5. A friction nano power generation-based tree-like wind energy collection system according to claim 3, wherein the insulating support plate is a polymethyl methacrylate plate and the insulating housing is a polyvinyl chloride housing.

6. The tree-shaped wind energy collection system based on friction nano power generation according to claim 4, wherein the first friction layer is a metal aluminum film layer, the second friction layer is a polytetrafluoroethylene film layer, and the electrode layer is a metal copper film layer.

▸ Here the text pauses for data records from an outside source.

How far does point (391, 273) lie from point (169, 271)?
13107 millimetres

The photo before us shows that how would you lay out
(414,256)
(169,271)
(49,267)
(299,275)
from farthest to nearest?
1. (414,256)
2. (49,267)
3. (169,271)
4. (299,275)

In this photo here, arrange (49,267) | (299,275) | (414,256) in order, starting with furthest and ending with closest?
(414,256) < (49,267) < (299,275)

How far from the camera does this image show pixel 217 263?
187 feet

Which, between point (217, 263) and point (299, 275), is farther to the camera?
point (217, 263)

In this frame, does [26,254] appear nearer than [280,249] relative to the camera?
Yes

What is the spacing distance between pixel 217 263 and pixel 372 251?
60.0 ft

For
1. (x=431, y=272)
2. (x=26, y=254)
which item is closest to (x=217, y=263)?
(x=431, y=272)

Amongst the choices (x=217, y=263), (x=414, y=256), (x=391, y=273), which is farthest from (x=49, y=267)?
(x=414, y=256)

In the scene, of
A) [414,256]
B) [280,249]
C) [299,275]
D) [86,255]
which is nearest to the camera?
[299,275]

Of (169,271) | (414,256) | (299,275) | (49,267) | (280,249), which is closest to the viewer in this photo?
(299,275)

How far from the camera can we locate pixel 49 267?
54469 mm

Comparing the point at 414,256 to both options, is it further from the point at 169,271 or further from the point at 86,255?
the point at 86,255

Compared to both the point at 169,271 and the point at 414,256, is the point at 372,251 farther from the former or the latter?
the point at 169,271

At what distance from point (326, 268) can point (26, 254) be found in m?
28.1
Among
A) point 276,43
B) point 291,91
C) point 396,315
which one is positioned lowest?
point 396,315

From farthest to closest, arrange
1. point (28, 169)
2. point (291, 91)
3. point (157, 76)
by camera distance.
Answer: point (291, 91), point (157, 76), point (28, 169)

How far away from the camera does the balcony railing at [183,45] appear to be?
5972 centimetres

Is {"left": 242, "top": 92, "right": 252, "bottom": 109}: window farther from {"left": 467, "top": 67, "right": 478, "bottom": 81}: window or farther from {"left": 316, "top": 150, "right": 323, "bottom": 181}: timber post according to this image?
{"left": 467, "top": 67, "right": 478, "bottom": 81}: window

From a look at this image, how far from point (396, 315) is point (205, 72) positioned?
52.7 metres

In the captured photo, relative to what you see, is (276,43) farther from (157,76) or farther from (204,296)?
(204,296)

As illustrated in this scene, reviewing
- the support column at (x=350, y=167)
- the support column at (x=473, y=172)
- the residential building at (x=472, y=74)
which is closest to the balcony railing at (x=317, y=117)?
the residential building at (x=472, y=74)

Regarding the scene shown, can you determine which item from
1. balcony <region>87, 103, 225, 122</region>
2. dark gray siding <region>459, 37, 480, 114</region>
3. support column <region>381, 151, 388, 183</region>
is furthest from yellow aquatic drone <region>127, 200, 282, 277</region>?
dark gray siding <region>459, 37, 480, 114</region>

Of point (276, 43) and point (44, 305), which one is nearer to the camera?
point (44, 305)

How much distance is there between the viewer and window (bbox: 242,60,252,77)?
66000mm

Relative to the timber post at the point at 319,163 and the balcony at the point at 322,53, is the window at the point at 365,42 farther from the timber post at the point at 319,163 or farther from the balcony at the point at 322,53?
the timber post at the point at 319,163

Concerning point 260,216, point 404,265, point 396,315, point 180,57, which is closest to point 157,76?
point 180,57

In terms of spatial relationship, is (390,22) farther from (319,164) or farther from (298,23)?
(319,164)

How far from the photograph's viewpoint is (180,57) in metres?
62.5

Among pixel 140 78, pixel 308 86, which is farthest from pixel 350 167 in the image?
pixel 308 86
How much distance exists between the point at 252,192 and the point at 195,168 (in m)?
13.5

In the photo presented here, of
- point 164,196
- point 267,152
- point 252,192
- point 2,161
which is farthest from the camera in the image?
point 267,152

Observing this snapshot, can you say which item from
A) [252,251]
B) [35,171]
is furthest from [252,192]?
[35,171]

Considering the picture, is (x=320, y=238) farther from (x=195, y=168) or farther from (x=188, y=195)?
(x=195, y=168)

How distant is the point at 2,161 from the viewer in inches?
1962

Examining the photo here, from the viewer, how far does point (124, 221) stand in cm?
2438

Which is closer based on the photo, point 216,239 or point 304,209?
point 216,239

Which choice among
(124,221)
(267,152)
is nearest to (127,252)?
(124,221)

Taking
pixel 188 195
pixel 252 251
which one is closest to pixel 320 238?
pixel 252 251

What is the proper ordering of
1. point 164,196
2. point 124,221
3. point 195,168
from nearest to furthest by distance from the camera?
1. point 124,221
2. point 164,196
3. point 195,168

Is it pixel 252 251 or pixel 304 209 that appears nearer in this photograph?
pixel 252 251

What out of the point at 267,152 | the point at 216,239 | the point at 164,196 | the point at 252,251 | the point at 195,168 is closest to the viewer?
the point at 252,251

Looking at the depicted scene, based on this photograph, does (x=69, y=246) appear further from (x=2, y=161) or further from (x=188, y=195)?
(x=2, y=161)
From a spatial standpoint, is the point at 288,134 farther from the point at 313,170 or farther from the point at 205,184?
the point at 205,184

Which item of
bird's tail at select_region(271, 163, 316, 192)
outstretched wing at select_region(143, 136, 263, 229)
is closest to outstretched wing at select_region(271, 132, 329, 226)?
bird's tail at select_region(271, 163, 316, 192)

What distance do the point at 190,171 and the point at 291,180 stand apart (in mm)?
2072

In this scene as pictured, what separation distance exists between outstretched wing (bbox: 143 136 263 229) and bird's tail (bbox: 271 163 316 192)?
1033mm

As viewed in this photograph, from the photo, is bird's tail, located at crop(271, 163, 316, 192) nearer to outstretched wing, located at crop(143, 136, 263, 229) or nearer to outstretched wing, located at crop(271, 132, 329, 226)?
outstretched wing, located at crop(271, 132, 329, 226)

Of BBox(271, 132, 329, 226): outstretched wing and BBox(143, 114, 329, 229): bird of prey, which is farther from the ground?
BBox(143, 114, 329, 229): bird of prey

7. The tree-shaped wind energy collection system based on friction nano power generation according to claim 1, wherein a plurality of leaf-shaped friction nano power generation units are mutually connected in parallel, and adjacent friction nano power generation units are arranged according to preset intervals.

8. The tree-shaped wind energy collection system based on friction nano power generation according to claim 1, wherein the tree-shaped bionic support is made of resin materials, the inside of the tree-shaped bionic support is of a hollow structure, and the inside space is used for laying wires.

9. The tree-like wind energy collection system based on friction nano-generation according to claim 1, wherein the power management circuit comprises a step-down circuit, a rectifying and filtering circuit and an impedance matching circuit.

10. A tree-like wind energy collecting system based on friction nano power generation according to claim 7, wherein the overall length of the leaf-like friction nano power generation unit is 240mm, the width is 150mm, and the interval between adjacent friction nano power generation units is set to 150mm.